The swollen rigidity of his bulk was such that when he had reached the Cradle and was pushed off-balance, he tipped right over like a felled tree, falling backwards onto the smooth receptacle with a fleshy thwump. He looked surprised as his own elephantine weight carried him down the slippery slope of the chute; all the men had to do was guide his progress so that his shoulders came to rest in the designated hollows.
Isserley had edged closer, aching to see his face. The porcine eyes twinkling in his bald head were too small to read from a distance. At all costs she must not miss what was to be written there.
The monthling’s eyes were blinking rapidly; a frown was forming on his dome-like forehead. Something was going to happen to him which might be beyond his capacity to stoically endure. He had come to rely on his own bulk, his own indifference to discomfort. Now he sensed he was about to be taken out of his depth. Anxiety was growing in him, searching for expression somewhere among the cells of his fully crammed physiognomy.
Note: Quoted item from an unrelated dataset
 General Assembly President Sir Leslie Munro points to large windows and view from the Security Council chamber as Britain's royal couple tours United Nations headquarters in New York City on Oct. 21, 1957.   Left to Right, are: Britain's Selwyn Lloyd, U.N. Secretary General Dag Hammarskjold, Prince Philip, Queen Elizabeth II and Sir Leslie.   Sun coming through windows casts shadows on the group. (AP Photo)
Sedated though he was, the vodsel struggled, but not with the men who were holding him; rather, with his own memory. It seemed to him he’d seen Isserley
somewhere before. Or perhaps he merely recognized she was the only creature in the room who looked anything like him. If anyone was going to do anything for him, it would have to be her.
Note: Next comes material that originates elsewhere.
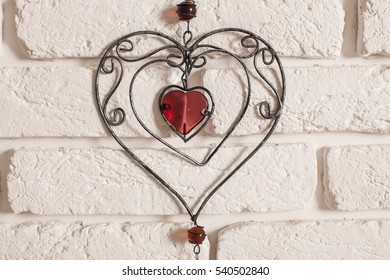 heart on concrete wall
Isserley edged forward further still, allowing the vodsel to focus on her. She, too, was trying to place him in her memory. His eyelashes, the only hairs remaining on his head, were remarkably long.
So intently was the vodsel striving now to retrieve his memory of Isserley that he seemed not to notice something being lowered towards his forehead that resembled the nozzle of a petrol pump, attached to the base of the Cradle by a long flexible cable. Unser touched the metal tip of the instrument to the unwrinkled flesh of the vodsel’s brow, and squeezed the handle. There was an almost imperceptible dimming of the lights in the building. The vodsel’s eyes blinked just once as the current travelled through his brain and down the filament of his spine. A subtle plume of smoke curled up from a darkening smudge on his brow.
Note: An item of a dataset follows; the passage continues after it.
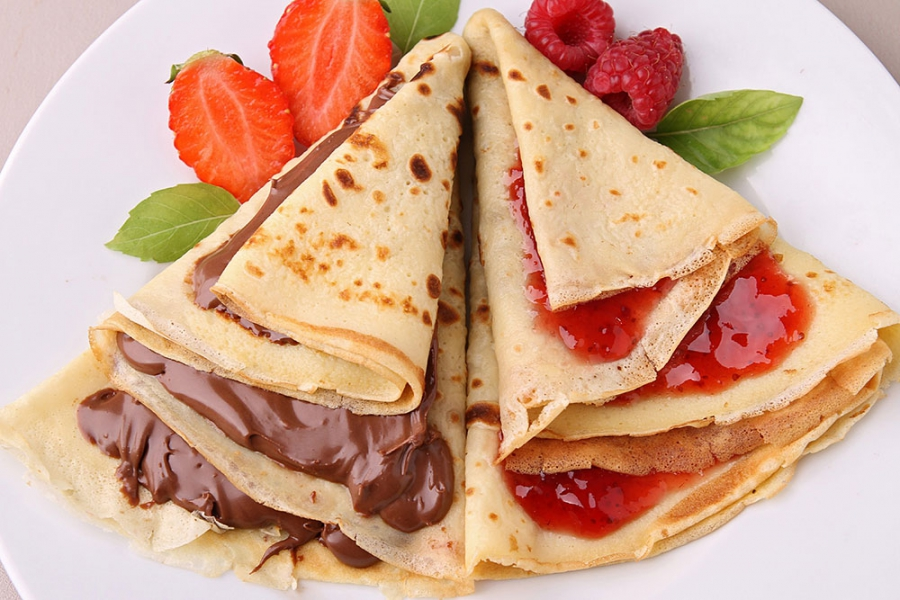 Pancakes with chocolate, strawberries and raspberries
Unser yanked the chin up to expose the neck. With two graceful flicking motions of his wrist, he slashed open the arteries in the vodsel’s neck, then stood back as a jet of blood gushed out, steaming hot and startlingly red against the silvery trough.
‘Yes!’ screamed Isserley involuntarily. ‘Yes!’
Even as her cry was still ringing out in the Processing Hall, all activity had already stopped dead. A terrible silence fell, made worse by a lull in the piped music. Nothing moved except the unstoppable gush of blood from the vodsel’s gaping neck, the frothy liquid glimmering and seething, immersing the vodsel’s face and head, swirling his eyelashes in the tide like sprigs of seaweed. The men – Unser, Ensel and the others – stood frozen. Their eyes were all turned on Isserley.
Isserley cringed so low that she was almost falling forward. She was clenching and unclenching her hands in an agony of frustrated anticipation.
The point of Unser’s knife was hovering over the vodsel’s torso; Isserley knew that the next action must surely be to slit the animal open from neck to crotch, peeling the flesh aside like the front of a pair of overalls. She stared longingly at the knife as it hung in the air for a long moment. Then, devastatingly, Unser withdrew it and allowed it to fall onto the tray.